Was jedoch Wolf-Dieter betrifft, erscheint mir die Person, die ich damals war, in der Rückschau wie eine Figur, die manchmal noch kein eigenes Bewusstsein hat, sondern von einem unsichtbaren Bauchredner gesteuert wurde. Einem dieser Bauchredner, die auch bei Firmenjubiläen auftreten und in puncto Niveau noch eine Menge Luft nach oben haben. 

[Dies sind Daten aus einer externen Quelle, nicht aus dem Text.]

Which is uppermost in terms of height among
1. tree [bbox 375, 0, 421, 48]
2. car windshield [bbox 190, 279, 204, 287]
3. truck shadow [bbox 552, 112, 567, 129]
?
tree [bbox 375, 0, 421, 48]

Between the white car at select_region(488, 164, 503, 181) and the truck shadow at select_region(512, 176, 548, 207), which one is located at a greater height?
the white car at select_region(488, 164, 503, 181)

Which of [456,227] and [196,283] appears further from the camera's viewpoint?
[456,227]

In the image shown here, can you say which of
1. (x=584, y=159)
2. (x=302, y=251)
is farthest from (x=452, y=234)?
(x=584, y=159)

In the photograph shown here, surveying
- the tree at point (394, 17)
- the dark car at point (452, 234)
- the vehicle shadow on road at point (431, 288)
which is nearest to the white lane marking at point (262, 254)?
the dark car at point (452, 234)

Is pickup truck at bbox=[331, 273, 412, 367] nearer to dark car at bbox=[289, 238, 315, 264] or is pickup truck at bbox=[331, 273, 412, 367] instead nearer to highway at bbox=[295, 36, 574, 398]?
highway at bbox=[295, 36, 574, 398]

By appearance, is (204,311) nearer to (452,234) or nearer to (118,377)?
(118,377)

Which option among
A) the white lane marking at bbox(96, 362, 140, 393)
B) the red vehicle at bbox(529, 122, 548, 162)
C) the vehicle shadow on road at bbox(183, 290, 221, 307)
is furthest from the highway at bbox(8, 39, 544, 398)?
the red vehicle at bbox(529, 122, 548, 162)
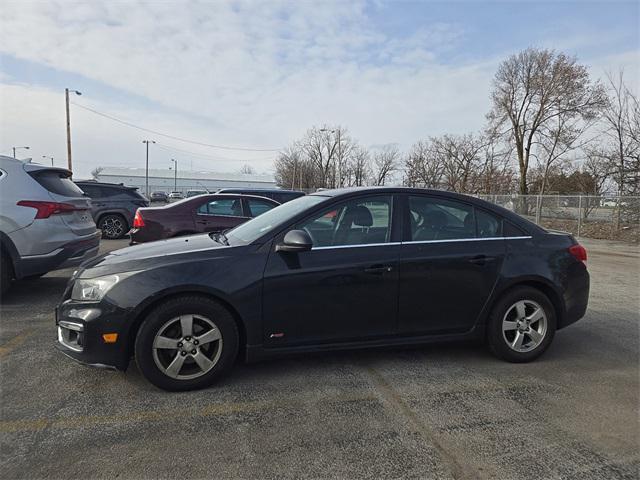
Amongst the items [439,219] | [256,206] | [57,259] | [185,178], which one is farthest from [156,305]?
[185,178]

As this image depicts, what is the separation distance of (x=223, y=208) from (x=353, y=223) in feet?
15.9

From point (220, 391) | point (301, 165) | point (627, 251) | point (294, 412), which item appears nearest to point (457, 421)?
point (294, 412)

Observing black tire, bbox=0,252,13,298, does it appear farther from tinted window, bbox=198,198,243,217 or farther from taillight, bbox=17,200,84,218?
tinted window, bbox=198,198,243,217

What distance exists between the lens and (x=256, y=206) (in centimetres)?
827

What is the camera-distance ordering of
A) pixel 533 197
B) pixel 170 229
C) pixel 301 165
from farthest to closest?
pixel 301 165
pixel 533 197
pixel 170 229

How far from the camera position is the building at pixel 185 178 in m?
101

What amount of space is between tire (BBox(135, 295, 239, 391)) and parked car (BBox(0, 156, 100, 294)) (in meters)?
3.06

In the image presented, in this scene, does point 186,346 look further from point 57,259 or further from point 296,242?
point 57,259

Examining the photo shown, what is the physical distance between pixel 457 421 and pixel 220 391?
1726 mm

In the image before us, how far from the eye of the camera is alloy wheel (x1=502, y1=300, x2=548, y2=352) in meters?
3.68

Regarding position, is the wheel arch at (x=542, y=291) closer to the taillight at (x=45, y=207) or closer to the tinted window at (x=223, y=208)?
the taillight at (x=45, y=207)

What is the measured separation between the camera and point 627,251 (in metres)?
13.1

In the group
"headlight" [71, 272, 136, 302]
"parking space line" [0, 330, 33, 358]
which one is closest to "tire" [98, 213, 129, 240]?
"parking space line" [0, 330, 33, 358]

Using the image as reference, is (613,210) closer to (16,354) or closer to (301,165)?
(16,354)
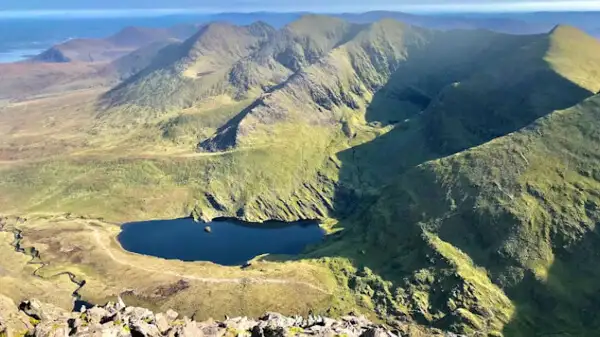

Zwei Jahre vor dem Abi sah ich den Film Flatliners, in dem sich Kiefer Sutherland, Julia Roberts und Kevin Bacon als Medizinstudenten in einem Experiment für Minuten in den Zustand des klinischen Todes versetzten und gleich danach wieder reanimierten. Nach dieser Nahtoderfahrung plagten sie wüste Tagträume, in denen sie von den Opfern ihrer früheren Schulhofhänseleien und anderen Jugendsünden verfolgt wurden. Nach diesem Film ist mein Bauchredner ruhiger geworden. Dann hat es noch einmal zwanzig Jahre gedauert, bis er sich ganz zurückgezogen hat. Das war kurz vor der Einschulung meines eigenen Kindes. „Ich sehe vielleicht aus wie ein Schwein, aber ihr seid Schweine“, hat Wolf-Dieter damals manchmal gekontert. So einen Satz würde ich meinem eigenen Sohn heute auch mit auf den Weg geben.